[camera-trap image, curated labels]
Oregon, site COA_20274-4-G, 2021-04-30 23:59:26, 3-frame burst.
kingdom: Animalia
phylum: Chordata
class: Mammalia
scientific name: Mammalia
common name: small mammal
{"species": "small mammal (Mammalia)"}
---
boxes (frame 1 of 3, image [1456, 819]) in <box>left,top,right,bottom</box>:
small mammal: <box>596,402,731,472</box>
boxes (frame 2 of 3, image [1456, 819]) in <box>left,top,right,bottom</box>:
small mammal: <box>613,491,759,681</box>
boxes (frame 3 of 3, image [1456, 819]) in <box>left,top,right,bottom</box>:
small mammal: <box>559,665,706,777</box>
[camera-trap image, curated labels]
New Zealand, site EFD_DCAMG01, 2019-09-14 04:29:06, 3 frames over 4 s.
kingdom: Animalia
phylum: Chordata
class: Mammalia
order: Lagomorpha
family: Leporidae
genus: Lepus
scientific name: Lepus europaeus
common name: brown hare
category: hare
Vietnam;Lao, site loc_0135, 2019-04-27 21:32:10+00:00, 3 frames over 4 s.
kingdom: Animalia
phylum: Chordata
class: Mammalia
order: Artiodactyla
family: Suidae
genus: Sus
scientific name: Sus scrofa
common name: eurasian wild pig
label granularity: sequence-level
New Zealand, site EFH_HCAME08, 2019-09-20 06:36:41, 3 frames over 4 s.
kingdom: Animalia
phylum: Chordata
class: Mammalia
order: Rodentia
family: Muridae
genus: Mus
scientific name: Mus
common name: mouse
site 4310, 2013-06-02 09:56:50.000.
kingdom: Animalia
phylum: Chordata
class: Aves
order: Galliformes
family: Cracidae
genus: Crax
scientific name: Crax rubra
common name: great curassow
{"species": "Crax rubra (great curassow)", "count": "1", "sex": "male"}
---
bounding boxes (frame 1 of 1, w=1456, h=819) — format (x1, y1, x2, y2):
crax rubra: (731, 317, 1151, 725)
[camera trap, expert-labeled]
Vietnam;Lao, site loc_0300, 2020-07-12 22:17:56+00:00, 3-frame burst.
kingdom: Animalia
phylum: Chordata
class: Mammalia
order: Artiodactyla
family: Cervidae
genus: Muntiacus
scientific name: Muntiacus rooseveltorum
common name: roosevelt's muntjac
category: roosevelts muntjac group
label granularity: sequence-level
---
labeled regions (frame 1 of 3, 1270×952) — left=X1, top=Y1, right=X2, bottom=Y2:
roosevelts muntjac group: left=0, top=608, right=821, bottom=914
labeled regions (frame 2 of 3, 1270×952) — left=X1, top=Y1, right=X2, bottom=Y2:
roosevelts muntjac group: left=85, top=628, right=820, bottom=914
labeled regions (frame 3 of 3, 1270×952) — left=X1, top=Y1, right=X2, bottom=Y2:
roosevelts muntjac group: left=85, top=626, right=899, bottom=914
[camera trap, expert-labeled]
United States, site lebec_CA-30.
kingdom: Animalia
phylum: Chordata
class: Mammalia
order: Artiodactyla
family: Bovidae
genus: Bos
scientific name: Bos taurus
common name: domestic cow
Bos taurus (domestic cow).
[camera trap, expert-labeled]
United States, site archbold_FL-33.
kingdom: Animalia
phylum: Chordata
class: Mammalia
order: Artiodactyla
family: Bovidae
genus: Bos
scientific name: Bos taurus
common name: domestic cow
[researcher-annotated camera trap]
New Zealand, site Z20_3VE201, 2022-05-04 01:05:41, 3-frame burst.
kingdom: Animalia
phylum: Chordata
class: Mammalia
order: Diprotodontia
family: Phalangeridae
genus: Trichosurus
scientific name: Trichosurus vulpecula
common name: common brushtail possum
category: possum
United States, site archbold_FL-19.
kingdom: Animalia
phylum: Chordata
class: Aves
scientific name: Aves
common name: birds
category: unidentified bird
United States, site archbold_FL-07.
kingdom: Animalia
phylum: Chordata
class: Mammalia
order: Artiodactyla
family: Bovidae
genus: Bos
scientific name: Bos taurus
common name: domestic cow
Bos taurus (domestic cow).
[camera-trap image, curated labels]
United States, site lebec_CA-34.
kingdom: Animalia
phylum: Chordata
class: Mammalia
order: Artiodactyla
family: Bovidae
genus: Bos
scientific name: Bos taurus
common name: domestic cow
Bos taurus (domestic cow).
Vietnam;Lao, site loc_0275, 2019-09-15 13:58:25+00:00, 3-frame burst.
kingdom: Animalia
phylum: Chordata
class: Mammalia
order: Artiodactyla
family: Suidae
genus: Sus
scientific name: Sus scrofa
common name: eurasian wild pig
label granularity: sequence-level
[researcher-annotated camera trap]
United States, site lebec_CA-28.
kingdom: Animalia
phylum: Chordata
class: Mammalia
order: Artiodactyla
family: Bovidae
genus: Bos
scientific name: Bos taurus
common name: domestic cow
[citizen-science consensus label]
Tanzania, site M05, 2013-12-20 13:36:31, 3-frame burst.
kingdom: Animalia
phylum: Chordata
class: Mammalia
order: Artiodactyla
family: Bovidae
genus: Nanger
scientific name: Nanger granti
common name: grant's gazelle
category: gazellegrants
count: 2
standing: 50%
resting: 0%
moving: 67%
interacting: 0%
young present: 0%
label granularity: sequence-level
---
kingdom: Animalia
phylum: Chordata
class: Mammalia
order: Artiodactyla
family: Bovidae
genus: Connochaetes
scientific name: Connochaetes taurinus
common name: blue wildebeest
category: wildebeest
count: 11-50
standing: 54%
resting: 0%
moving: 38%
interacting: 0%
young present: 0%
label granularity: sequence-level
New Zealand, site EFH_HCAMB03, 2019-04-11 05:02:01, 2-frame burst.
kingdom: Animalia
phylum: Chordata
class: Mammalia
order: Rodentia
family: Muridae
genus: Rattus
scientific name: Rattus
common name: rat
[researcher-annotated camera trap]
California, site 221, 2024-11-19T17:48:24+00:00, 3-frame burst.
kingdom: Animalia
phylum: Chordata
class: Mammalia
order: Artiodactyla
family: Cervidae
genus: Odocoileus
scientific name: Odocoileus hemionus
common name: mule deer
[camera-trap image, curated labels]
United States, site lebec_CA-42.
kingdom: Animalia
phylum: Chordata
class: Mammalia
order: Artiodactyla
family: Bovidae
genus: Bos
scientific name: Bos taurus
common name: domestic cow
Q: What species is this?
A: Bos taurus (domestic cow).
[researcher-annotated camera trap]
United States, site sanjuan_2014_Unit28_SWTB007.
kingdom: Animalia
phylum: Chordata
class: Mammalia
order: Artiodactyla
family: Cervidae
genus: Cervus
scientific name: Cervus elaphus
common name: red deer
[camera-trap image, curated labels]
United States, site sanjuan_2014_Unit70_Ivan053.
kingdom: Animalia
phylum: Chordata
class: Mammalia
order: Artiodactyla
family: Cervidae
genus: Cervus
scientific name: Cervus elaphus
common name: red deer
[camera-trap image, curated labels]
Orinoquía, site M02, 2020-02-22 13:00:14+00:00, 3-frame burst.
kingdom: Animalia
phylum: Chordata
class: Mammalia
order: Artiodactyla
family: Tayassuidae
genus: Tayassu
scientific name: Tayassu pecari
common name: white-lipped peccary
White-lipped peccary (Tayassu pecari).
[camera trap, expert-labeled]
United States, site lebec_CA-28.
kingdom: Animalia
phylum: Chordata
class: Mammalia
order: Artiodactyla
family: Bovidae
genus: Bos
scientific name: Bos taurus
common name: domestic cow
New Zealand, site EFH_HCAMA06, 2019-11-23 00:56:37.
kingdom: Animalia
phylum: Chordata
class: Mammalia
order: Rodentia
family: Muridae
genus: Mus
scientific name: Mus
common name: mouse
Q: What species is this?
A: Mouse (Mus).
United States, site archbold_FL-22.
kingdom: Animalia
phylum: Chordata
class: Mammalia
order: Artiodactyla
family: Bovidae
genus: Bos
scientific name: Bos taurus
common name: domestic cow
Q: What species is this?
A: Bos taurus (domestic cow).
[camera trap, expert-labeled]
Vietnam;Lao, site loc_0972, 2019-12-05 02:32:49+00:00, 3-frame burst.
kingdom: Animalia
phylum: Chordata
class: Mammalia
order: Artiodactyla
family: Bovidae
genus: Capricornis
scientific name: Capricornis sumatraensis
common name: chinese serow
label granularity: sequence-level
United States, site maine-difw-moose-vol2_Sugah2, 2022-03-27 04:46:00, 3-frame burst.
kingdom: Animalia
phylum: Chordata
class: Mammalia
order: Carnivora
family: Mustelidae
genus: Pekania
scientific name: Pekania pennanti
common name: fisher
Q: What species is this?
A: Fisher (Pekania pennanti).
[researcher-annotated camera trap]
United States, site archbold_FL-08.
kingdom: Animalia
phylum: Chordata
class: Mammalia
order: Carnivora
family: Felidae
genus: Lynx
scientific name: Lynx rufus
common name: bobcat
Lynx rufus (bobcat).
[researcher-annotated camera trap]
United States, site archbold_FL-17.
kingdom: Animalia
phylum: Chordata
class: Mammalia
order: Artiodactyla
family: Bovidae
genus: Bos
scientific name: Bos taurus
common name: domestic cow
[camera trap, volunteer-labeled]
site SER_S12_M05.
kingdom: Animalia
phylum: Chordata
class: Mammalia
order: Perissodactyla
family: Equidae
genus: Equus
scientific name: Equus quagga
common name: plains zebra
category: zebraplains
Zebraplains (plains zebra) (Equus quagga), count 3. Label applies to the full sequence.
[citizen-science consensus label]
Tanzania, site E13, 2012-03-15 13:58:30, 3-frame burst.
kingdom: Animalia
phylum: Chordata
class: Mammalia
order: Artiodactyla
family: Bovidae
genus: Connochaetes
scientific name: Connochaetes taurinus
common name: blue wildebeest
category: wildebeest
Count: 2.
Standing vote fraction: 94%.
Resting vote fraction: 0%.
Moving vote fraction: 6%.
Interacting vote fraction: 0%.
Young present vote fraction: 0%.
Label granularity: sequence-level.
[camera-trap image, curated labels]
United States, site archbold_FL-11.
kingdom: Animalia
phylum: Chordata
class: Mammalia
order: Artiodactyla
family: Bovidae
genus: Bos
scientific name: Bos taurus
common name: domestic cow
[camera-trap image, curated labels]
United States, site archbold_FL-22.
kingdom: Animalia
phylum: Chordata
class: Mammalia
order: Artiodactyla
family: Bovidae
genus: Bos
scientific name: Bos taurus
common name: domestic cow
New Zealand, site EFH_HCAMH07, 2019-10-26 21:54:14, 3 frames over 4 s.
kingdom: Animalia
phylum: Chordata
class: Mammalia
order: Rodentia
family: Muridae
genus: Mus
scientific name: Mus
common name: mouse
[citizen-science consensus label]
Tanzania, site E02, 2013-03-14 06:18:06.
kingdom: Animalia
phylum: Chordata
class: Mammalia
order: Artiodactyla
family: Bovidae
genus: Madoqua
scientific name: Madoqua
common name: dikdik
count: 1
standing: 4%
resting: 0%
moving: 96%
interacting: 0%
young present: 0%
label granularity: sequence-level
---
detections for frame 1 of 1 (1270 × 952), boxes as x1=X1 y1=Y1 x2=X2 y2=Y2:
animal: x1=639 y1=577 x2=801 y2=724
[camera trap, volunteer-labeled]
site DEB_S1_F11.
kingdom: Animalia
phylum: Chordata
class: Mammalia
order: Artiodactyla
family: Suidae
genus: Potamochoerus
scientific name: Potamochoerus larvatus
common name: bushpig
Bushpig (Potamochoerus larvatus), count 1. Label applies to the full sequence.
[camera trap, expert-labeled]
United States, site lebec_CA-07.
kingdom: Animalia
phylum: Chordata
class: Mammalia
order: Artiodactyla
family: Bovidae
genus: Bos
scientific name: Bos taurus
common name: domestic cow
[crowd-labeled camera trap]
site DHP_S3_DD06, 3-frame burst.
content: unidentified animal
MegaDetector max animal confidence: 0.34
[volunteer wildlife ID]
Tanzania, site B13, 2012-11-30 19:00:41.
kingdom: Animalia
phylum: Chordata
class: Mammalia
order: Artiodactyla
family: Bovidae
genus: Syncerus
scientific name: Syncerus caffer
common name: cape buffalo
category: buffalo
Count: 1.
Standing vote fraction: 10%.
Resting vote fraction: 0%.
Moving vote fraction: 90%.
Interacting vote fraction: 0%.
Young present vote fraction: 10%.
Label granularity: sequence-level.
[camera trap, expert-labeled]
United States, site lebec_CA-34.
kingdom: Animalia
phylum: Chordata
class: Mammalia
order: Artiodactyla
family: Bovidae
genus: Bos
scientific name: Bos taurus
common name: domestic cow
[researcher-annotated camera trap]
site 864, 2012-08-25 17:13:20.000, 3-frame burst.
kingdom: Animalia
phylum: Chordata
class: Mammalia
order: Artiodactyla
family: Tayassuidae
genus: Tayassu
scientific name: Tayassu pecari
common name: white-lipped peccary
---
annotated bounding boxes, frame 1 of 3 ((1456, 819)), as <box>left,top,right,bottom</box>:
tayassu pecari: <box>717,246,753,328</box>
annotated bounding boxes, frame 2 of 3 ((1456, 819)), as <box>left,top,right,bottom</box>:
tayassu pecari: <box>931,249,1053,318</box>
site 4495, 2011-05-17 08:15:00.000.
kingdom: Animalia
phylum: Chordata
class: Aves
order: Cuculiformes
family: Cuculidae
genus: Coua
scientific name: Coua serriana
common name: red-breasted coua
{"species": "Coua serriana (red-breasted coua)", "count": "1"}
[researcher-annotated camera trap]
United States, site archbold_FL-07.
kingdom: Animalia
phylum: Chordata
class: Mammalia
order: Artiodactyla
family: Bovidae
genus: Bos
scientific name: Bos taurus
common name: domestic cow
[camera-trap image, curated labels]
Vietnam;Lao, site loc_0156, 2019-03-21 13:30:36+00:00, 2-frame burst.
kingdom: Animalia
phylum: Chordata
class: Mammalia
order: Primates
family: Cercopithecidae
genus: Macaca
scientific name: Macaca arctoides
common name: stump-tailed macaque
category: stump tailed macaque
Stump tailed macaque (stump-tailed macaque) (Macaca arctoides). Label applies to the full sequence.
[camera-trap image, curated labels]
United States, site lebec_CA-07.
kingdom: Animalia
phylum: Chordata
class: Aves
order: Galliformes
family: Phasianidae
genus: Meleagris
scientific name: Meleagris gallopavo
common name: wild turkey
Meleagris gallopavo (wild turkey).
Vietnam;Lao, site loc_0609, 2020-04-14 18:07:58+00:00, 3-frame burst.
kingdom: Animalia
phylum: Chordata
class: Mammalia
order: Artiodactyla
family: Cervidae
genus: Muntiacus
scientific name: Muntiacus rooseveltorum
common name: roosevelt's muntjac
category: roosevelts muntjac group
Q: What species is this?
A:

### Try it
From the data above, copy every line where "Vietnam" appears.

### Result of this task
Vietnam;Lao, site loc_0135, 2019-04-27 21:32:10+00:00, 3 frames over 4 s.
Vietnam;Lao, site loc_0300, 2020-07-12 22:17:56+00:00, 3-frame burst.
Vietnam;Lao, site loc_0275, 2019-09-15 13:58:25+00:00, 3-frame burst.
Vietnam;Lao, site loc_0972, 2019-12-05 02:32:49+00:00, 3-frame burst.
Vietnam;Lao, site loc_0156, 2019-03-21 13:30:36+00:00, 2-frame burst.
Vietnam;Lao, site loc_0609, 2020-04-14 18:07:58+00:00, 3-frame burst.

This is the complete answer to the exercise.